Wednesday, December 3, 2014

I wish I knew how it would feel to be free

With the disappointingly predictable grand jury decisions concerning the deaths of Michael Brown and Eric Garner, these past two weeks have been trying, to say the least - there have been a lot of tears and a lot of outrage, but mostly, a lot of questions. It is undeniably maddening to live in a country - hell, a world - where not only your life but the lives of your mother, your father, your brothers, your sisters, and anyone who shares your skin color or looks like they are related to someone who does have so little value. How best to carry on? If I have children, they will be black. How can I bring them into a world that people and the institutions they serve are determined to remove them from? I’m ever grateful to my parents for teaching me how to dodge the figurative bullets of a white supremacist society - the inferiority complex that arises when constantly treated as though you are inherently less than, being bullied into silence or complacency, and buying into the belief that “white is right,” to name a few - but how to teach a child how to dodge literal bullets? As Ijeoma Oluo outlined in a devastating string of tweets, it seems as though there’s not much one can do as a black person to avoid it. What can we do? I haven’t figured this out quite yet. With the recent news of yet another unarmed black man killed by a police officer, we need to work on solutions to this problem urgently.

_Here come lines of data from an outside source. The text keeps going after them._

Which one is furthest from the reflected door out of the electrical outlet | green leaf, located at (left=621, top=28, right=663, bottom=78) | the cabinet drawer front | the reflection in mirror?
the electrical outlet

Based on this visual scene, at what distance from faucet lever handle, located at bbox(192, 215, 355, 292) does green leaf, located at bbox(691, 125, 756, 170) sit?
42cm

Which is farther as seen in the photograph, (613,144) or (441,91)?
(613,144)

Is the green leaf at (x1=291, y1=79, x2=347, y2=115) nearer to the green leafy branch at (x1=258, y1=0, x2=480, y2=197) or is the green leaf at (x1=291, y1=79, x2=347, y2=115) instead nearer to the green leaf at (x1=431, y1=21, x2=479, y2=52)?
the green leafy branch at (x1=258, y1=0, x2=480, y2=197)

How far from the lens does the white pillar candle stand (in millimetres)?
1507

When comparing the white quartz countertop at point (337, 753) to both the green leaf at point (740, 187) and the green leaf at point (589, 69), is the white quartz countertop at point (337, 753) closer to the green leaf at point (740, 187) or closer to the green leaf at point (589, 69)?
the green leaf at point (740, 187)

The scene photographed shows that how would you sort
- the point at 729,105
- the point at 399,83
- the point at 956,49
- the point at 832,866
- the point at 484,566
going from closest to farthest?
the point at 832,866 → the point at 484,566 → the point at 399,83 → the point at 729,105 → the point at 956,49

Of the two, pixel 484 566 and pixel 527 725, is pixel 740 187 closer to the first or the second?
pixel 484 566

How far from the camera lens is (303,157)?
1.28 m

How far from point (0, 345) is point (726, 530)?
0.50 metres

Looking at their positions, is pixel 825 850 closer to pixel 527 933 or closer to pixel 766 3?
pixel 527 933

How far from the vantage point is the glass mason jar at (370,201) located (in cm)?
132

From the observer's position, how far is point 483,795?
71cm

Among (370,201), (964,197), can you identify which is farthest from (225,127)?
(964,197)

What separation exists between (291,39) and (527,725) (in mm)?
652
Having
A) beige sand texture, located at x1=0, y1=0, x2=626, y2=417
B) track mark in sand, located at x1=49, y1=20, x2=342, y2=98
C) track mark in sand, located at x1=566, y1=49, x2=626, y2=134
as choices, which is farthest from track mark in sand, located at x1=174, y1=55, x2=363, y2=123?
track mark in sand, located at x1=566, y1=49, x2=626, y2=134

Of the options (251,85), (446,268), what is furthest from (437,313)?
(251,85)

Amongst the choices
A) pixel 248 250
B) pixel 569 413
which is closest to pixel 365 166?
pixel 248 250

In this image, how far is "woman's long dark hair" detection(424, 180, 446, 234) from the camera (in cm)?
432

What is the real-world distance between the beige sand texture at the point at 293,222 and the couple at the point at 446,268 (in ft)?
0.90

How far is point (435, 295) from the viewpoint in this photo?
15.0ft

This section from James Baldwin’s “Notes of a Native Son,” which I posted on Facebook last week following the Ferguson grand jury decision, bears reposting because it’s a good place for us to start:
"It began to seem that one would have to hold in the mind forever two ideas which seemed to be in opposition. The first idea was acceptance, the acceptance, totally without rancor, of life as it is, and men as they are: in the light of this idea, it goes without saying that injustice is a commonplace. But this did not mean that one could be complacent, for the second idea was of equal power: that one must never, in one’s own life, accept these injustices as commonplace but must fight them with all one’s strength."